In other words, the overall record isn't as significant as it is the Rebels are actually playing meaningful games when basketball practice opens in mid-October.

It's the only way to approach things unless those who run UNLV's athletic department want to lose the last few devoted souls who still believe that seemingly permanent dark cloud hovering above the football program will one day move and allow sunlight to touch the Rebels for the first time in nearly a decade.

The team could fail miserably again and a coaching move could be made and it's likely UNLV would not find someone as amicable as Sanford. It might not discover a more devoted person to making things right, but a 6-29 record over three seasons suggests it could hire a better head coach.

It's up to Sanford to prove that notion wrong next season, to verify athletic director Mike Hamrick didn't make a colossal blunder when picking him to rebuild the Rebels. As it is, the jury might still be out, but be assured more than one vote has been taken and there remains just a few steadfast holdouts on Sanford's side. He's no dummy. He understands how the game works.

Seventeen starters return, but that's no guarantee the offense will score more or the defense will make more stops or special teams won't again be a disaster after coaches proclaimed they would be among the Mountain West Conference's finest groups or the level of discipline in terms of personal fouls won't continue to be that of grade-schoolers on sugar highs.
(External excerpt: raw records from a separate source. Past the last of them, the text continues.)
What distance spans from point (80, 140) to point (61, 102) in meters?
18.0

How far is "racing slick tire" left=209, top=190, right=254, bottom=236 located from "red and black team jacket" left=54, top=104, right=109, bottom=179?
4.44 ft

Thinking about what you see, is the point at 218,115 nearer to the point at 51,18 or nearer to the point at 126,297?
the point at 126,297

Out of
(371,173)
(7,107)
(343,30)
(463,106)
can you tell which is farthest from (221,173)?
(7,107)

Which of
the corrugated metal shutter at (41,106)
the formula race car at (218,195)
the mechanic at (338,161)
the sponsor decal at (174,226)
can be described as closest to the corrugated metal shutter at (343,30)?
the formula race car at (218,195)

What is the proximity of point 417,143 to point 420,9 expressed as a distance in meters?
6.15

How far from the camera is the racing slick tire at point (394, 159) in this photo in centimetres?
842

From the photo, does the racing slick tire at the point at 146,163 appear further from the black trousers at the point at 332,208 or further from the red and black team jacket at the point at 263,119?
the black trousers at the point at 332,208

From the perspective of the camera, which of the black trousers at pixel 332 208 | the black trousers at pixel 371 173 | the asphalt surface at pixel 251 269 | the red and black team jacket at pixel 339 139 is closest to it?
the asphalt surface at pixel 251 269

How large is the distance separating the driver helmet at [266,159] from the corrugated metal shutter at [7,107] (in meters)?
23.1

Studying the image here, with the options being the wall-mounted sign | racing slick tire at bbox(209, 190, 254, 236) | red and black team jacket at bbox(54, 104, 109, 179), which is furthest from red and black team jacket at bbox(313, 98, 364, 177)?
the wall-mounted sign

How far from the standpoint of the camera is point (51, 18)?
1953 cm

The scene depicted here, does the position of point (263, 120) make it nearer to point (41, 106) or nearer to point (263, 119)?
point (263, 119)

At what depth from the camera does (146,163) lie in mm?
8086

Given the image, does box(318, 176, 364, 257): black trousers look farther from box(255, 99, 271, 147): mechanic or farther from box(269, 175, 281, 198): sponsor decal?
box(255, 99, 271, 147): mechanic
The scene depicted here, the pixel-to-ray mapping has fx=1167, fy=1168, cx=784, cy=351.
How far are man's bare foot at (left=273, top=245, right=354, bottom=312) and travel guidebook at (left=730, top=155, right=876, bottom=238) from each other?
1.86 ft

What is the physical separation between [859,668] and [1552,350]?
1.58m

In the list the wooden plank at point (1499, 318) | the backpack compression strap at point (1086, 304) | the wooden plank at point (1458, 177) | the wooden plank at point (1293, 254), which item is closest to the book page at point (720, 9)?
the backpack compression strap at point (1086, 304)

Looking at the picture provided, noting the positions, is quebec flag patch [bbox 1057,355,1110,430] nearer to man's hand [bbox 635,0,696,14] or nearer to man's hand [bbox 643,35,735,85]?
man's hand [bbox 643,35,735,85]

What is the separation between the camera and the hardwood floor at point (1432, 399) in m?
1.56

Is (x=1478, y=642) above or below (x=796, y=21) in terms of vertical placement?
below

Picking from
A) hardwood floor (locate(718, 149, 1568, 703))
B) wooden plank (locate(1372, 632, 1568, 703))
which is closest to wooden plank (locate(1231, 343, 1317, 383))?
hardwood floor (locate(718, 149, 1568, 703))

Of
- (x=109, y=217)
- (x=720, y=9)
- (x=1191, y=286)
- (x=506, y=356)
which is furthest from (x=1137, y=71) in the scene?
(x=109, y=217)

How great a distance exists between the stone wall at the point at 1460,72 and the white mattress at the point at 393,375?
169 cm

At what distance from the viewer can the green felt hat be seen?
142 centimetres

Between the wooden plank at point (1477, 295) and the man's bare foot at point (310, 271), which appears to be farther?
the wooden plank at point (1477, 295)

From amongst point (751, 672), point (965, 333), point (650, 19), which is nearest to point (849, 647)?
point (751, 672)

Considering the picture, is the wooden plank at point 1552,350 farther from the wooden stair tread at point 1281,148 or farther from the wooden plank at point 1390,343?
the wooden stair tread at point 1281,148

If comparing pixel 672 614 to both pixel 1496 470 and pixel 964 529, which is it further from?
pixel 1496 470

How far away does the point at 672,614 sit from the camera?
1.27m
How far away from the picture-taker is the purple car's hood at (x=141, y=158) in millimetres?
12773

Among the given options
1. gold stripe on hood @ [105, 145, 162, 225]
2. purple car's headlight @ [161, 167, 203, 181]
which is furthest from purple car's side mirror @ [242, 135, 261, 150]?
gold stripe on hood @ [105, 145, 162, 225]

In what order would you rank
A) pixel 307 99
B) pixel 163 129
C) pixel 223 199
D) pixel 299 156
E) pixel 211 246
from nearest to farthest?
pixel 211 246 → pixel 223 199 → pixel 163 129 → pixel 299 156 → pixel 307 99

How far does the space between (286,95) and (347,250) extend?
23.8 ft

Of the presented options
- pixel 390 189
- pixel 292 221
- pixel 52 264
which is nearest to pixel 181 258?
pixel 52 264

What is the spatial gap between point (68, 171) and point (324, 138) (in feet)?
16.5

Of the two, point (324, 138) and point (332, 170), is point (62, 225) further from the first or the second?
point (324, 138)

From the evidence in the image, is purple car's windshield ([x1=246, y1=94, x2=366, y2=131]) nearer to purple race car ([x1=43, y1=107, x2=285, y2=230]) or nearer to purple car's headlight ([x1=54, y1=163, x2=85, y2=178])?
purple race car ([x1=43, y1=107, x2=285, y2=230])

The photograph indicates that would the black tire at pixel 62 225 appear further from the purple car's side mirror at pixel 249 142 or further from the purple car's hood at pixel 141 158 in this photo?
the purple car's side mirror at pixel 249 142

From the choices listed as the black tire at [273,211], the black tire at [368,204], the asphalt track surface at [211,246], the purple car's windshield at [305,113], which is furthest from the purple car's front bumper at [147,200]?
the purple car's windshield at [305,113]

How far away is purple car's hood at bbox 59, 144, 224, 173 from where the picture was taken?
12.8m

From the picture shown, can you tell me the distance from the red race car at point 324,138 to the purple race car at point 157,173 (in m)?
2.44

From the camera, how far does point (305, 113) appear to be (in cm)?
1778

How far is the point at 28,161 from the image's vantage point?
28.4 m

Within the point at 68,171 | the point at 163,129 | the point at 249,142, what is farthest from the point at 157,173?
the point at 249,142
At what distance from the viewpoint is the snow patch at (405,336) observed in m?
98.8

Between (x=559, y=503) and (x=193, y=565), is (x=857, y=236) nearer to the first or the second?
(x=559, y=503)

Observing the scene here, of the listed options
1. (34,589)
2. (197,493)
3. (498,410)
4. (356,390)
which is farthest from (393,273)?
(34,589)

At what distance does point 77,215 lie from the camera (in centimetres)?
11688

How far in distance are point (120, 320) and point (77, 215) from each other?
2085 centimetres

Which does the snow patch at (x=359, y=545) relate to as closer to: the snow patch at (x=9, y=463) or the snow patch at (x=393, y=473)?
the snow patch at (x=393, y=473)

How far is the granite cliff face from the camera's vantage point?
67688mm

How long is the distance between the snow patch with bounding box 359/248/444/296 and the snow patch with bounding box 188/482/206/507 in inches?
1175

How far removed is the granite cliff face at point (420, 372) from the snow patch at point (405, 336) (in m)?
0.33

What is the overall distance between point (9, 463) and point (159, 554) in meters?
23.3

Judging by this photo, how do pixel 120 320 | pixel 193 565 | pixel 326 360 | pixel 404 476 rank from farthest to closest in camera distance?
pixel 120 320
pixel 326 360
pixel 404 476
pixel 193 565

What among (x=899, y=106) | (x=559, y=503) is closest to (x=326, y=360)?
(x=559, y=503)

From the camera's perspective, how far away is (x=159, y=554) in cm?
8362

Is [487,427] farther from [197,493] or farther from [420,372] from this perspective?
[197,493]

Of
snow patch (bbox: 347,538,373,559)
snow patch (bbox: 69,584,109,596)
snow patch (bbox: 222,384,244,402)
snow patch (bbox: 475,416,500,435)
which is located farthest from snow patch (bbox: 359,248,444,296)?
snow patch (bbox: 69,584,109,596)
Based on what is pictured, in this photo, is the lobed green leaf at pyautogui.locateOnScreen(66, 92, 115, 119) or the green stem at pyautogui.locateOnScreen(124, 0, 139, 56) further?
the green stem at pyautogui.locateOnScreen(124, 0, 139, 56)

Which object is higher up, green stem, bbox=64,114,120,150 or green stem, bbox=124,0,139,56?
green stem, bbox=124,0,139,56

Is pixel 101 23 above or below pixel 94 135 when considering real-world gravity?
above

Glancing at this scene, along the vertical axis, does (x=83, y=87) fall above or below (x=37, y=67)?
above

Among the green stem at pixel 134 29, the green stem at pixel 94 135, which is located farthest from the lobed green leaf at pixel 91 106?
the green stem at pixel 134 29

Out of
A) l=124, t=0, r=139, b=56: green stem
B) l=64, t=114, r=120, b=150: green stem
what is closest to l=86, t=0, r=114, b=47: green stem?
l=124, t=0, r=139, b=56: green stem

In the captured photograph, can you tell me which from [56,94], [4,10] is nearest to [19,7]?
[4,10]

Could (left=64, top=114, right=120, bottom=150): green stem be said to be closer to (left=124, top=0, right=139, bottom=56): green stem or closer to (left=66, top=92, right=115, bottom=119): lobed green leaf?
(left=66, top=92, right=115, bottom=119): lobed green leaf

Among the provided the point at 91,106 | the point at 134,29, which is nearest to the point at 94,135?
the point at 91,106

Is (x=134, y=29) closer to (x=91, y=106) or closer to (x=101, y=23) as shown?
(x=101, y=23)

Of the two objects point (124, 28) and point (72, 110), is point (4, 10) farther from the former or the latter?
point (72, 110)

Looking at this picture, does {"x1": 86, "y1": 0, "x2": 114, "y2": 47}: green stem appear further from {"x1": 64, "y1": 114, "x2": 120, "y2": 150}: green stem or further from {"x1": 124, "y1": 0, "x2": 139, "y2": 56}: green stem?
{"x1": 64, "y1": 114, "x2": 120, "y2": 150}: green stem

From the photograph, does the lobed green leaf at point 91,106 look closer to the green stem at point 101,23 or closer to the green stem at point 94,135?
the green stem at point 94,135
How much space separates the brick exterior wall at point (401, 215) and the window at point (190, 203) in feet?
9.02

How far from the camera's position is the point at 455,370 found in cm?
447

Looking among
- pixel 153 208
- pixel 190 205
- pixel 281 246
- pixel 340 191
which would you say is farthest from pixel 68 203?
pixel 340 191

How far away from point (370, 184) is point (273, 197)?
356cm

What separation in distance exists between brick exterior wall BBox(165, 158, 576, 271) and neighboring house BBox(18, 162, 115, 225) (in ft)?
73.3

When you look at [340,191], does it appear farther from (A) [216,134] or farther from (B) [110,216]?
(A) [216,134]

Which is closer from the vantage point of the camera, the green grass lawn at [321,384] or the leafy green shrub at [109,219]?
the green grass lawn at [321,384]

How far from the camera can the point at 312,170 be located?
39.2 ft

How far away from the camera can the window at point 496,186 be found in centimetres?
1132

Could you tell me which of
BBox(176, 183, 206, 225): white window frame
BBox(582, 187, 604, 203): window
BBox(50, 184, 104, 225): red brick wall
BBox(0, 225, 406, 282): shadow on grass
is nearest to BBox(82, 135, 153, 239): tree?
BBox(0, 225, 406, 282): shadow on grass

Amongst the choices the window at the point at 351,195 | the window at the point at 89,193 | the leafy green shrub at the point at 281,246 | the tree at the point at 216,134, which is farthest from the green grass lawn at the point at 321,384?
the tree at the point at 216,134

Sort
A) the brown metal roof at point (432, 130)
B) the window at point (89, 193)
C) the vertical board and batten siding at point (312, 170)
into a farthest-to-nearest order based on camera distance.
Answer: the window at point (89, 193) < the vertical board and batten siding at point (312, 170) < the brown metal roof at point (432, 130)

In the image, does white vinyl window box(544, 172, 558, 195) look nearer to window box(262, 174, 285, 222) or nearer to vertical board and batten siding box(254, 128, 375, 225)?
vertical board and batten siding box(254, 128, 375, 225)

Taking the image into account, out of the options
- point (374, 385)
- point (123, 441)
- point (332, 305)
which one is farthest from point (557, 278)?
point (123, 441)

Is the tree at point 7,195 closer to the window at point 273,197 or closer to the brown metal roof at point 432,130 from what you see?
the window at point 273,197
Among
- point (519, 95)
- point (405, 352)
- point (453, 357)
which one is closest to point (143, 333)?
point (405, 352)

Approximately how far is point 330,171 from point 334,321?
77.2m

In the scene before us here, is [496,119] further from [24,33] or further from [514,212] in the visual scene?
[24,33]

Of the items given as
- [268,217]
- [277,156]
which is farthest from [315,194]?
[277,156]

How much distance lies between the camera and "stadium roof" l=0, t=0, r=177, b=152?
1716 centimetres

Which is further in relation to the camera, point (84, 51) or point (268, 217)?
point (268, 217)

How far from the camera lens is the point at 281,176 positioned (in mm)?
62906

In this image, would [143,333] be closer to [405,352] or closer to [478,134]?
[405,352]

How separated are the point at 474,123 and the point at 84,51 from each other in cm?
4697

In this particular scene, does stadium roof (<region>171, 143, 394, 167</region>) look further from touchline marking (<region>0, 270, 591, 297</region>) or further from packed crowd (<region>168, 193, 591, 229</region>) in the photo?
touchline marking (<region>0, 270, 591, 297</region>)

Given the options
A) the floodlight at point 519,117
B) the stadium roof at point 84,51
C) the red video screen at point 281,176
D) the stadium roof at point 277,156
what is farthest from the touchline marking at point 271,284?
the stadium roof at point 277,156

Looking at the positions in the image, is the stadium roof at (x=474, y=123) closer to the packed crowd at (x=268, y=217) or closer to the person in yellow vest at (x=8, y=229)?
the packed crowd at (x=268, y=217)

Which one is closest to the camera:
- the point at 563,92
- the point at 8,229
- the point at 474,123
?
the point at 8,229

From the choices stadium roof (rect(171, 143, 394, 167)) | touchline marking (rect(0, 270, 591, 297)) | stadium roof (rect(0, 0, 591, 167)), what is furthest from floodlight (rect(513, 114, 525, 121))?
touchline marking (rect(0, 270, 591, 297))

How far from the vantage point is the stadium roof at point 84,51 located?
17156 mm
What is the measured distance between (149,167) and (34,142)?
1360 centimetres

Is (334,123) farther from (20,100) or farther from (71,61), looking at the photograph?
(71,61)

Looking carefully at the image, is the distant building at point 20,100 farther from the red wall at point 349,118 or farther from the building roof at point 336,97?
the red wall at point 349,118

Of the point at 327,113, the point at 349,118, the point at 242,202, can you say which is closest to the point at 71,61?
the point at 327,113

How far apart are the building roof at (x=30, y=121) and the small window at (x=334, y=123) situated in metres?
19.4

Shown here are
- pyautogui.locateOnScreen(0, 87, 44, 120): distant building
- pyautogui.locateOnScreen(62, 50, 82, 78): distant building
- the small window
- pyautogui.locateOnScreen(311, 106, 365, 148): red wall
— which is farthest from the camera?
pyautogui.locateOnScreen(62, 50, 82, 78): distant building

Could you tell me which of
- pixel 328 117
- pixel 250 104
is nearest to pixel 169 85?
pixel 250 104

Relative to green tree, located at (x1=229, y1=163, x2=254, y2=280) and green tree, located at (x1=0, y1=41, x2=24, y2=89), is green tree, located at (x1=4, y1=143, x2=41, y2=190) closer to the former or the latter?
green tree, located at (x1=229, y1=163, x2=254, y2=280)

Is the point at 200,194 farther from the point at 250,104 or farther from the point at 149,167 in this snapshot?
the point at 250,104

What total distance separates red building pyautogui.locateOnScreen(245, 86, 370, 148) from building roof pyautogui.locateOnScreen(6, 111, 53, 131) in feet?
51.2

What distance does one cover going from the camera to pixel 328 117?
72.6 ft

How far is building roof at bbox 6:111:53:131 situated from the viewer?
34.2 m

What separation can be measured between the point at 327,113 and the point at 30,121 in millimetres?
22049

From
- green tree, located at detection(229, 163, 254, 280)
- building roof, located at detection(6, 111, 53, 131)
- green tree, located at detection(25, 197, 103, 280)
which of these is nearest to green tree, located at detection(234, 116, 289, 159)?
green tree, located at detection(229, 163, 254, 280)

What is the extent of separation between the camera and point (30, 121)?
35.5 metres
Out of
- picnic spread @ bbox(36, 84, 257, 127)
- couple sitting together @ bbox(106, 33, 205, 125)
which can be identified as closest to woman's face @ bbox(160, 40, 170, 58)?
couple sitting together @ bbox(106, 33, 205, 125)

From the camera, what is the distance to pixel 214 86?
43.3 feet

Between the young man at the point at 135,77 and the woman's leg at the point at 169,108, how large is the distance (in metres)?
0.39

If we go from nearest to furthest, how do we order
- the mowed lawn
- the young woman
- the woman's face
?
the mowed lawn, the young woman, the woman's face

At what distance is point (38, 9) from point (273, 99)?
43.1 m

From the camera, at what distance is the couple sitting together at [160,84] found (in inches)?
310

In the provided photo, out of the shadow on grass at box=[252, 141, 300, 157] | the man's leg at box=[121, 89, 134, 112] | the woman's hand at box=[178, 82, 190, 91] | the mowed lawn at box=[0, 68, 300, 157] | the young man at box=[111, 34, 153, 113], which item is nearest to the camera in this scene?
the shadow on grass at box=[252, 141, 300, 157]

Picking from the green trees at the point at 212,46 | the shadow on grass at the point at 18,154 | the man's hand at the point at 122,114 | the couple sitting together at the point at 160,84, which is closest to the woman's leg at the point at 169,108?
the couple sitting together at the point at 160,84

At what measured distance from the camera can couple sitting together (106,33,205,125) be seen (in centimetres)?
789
Everything is on Sanford to finally produce, as it should be. It's called being a head coach. Postgame comments about players not executing should immediately be replaced with what he and his staff could have done better to prepare UNLV, as should any reference to youth.

There are obstacles in every program. Eventually, unfairly perhaps, it must only be about winning games. UNLV has reached that point.

It's a task Sanford and his team will at least begin alone next year, except for those few remaining faithful souls still searching for sunlight.

The Rebels can't sell a 6-29 coach to anyone entering next season. They lack the kind of marquee player (Frank Summers is a nice Mountain West running back, but not of elite stature nationally) successful ticketing campaigns are built around. The home schedule (Utah State, Iowa State and UNR in nonleague games and no Brigham Young or Utah in conference) is about as attractive as your standard Nick Nolte mug shot.

One good thing could come of such an inability to advertise: Sanford can use every imaginable "us against the world" speech when motivating his team because the concept won't be far from the truth.

But the only way to emerge from this mess and continue his goal of building UNLV into a decent program beyond next season should be to become bowl eligible in 2008.

Four years is enough to expect as much.

"This program is improving, regardless of the record," Sanford said.

Which means what?

That in three seasons, they have gone from awful to merely bad? That's not good enough, at least not for anyone you're asking to open a wallet.